> What this task involves
Retype every one of the following entries word for word, with the same lines in the same order.
====== Data entries ======
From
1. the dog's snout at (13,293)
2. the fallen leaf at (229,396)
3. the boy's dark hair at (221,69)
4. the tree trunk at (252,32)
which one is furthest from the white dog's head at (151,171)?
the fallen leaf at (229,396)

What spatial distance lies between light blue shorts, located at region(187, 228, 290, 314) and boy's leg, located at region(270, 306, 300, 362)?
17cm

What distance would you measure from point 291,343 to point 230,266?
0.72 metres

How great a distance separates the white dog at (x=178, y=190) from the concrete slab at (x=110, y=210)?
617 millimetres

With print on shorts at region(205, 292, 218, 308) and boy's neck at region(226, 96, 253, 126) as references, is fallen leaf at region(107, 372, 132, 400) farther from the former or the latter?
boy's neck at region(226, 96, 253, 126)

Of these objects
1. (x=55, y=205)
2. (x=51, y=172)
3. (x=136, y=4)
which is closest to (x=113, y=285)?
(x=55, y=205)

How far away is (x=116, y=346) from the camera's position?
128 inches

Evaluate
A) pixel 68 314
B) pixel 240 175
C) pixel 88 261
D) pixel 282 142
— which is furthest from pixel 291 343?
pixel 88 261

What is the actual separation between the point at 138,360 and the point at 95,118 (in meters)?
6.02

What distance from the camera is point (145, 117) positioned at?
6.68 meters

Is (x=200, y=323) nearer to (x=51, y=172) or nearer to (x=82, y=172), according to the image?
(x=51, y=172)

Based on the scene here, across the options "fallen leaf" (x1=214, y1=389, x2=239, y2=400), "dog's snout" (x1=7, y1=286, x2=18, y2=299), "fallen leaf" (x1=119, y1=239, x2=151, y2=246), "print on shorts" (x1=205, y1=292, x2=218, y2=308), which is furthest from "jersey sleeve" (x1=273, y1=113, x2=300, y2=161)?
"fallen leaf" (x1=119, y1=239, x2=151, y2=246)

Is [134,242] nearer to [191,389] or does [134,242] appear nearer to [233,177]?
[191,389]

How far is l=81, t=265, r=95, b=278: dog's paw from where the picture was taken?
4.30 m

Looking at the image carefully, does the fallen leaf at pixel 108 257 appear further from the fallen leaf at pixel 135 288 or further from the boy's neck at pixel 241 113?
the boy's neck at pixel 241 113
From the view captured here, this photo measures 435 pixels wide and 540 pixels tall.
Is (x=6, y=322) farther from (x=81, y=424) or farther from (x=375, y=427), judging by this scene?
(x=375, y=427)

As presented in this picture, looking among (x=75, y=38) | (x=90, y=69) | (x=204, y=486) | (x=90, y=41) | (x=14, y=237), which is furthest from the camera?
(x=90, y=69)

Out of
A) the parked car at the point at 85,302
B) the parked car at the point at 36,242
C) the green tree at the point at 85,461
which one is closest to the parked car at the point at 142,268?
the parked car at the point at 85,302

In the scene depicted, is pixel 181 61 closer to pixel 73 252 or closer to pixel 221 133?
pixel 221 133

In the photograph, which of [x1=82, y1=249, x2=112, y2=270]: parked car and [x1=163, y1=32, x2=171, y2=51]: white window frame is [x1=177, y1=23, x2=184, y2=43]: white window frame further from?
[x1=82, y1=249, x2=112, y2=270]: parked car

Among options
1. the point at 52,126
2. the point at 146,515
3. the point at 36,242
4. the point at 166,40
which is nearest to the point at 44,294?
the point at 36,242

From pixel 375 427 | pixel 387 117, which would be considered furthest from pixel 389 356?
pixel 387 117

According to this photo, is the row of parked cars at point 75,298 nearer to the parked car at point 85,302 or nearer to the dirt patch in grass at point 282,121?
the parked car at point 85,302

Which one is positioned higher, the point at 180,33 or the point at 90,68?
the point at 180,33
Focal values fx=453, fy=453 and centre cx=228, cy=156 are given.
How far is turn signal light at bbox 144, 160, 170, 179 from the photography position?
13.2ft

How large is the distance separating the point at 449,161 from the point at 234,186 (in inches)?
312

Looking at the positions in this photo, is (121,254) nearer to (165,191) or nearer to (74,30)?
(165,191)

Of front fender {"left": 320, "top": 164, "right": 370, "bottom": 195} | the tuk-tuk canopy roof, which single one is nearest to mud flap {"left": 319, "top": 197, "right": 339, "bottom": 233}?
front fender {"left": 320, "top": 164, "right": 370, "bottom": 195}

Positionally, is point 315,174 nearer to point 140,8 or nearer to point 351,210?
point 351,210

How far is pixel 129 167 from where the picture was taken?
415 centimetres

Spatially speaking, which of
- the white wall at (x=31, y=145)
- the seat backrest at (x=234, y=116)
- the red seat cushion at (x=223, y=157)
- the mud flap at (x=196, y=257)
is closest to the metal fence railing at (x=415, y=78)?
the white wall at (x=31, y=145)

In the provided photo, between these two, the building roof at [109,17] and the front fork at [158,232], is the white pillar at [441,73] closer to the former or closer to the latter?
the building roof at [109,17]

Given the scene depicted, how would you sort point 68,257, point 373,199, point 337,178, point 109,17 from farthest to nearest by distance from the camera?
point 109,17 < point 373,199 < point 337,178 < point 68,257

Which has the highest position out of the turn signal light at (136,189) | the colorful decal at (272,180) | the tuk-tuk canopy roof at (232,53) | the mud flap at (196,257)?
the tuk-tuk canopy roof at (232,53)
======
> Result for this exercise
From
1. the dog's snout at (13,293)
2. the fallen leaf at (229,396)
3. the boy's dark hair at (221,69)
4. the tree trunk at (252,32)
which one is furthest from the white dog's head at (151,171)?
the fallen leaf at (229,396)

What spatial distance lies between light blue shorts, located at region(187, 228, 290, 314) and boy's leg, located at region(270, 306, 300, 362)?
17cm

What distance would you measure from point 291,343 to point 230,266?
0.72 metres

How great a distance separates the white dog at (x=178, y=190) from the concrete slab at (x=110, y=210)?
617 millimetres

With print on shorts at region(205, 292, 218, 308) and boy's neck at region(226, 96, 253, 126) as references, is fallen leaf at region(107, 372, 132, 400) farther from the former or the latter?
boy's neck at region(226, 96, 253, 126)

Of these objects
1. (x=55, y=205)
2. (x=51, y=172)
3. (x=136, y=4)
which is closest to (x=113, y=285)?
(x=55, y=205)

How far away is (x=116, y=346) from the camera's position?
128 inches

Evaluate
A) pixel 68 314
B) pixel 240 175
C) pixel 88 261
D) pixel 282 142
— which is furthest from pixel 291 343?
pixel 88 261

What is the actual separation between the point at 138,360 and the point at 95,118 (in meters)?
6.02

What distance from the camera is point (145, 117) positioned at?
6.68 meters

Is (x=200, y=323) nearer to (x=51, y=172) or nearer to (x=82, y=172), according to the image?
(x=51, y=172)

Based on the scene here, across the options "fallen leaf" (x1=214, y1=389, x2=239, y2=400), "dog's snout" (x1=7, y1=286, x2=18, y2=299), "fallen leaf" (x1=119, y1=239, x2=151, y2=246), "print on shorts" (x1=205, y1=292, x2=218, y2=308), which is furthest from "jersey sleeve" (x1=273, y1=113, x2=300, y2=161)?
"fallen leaf" (x1=119, y1=239, x2=151, y2=246)

Is [134,242] nearer to [191,389] or does [134,242] appear nearer to [233,177]?
[191,389]

How far is l=81, t=265, r=95, b=278: dog's paw from where the picture was taken?
4.30 m

Looking at the image carefully, does the fallen leaf at pixel 108 257 appear further from the fallen leaf at pixel 135 288 or further from the boy's neck at pixel 241 113?
the boy's neck at pixel 241 113
From the view captured here, this photo measures 435 pixels wide and 540 pixels tall.
Is (x=6, y=322) farther from (x=81, y=424) or farther from (x=375, y=427), judging by this scene?
(x=375, y=427)

As presented in this picture, looking among (x=75, y=38) | (x=90, y=69) | (x=204, y=486) | (x=90, y=41) | (x=14, y=237), which is furthest from the camera?
(x=90, y=69)

Out of
A) the parked car at the point at 85,302
B) the parked car at the point at 36,242
C) the green tree at the point at 85,461
which one is closest to the parked car at the point at 142,268?
the parked car at the point at 85,302

In the scene depicted, is pixel 181 61 closer to pixel 73 252 or closer to pixel 221 133?
pixel 221 133

In the photograph, which of [x1=82, y1=249, x2=112, y2=270]: parked car and [x1=163, y1=32, x2=171, y2=51]: white window frame is [x1=177, y1=23, x2=184, y2=43]: white window frame further from?
[x1=82, y1=249, x2=112, y2=270]: parked car

Among options
1. the point at 52,126
2. the point at 146,515
3. the point at 36,242
4. the point at 166,40
which is nearest to the point at 44,294?
the point at 36,242

From pixel 375 427 | pixel 387 117, which would be considered furthest from pixel 389 356?
pixel 387 117

According to this photo, is the row of parked cars at point 75,298 nearer to the parked car at point 85,302 or nearer to the dirt patch in grass at point 282,121?
the parked car at point 85,302

Which one is positioned higher, the point at 180,33 or the point at 90,68?
the point at 180,33
Focal values fx=453, fy=453 and centre cx=228, cy=156 are given.
How far is turn signal light at bbox 144, 160, 170, 179 from the photography position?
13.2ft

How large is the distance separating the point at 449,161 from the point at 234,186 (in inches)?
312

Looking at the positions in this photo, is (121,254) nearer to (165,191) or nearer to (74,30)?
(165,191)

Of front fender {"left": 320, "top": 164, "right": 370, "bottom": 195} | the tuk-tuk canopy roof, which single one is nearest to mud flap {"left": 319, "top": 197, "right": 339, "bottom": 233}?
front fender {"left": 320, "top": 164, "right": 370, "bottom": 195}

Positionally, is point 315,174 nearer to point 140,8 or nearer to point 351,210?
point 351,210

How far is pixel 129 167 from where the picture was taken?
415 centimetres

Spatially speaking, which of
- the white wall at (x=31, y=145)
- the seat backrest at (x=234, y=116)
- the red seat cushion at (x=223, y=157)
- the mud flap at (x=196, y=257)
is closest to the metal fence railing at (x=415, y=78)?
the white wall at (x=31, y=145)

In the provided photo, between these two, the building roof at [109,17] and the front fork at [158,232], is the white pillar at [441,73] closer to the former or closer to the latter?
the building roof at [109,17]

Given the scene depicted, how would you sort point 68,257, point 373,199, point 337,178, point 109,17 from farthest to nearest by distance from the camera?
point 109,17 < point 373,199 < point 337,178 < point 68,257

Which has the highest position out of the turn signal light at (136,189) | the colorful decal at (272,180) | the tuk-tuk canopy roof at (232,53) | the mud flap at (196,257)?
the tuk-tuk canopy roof at (232,53)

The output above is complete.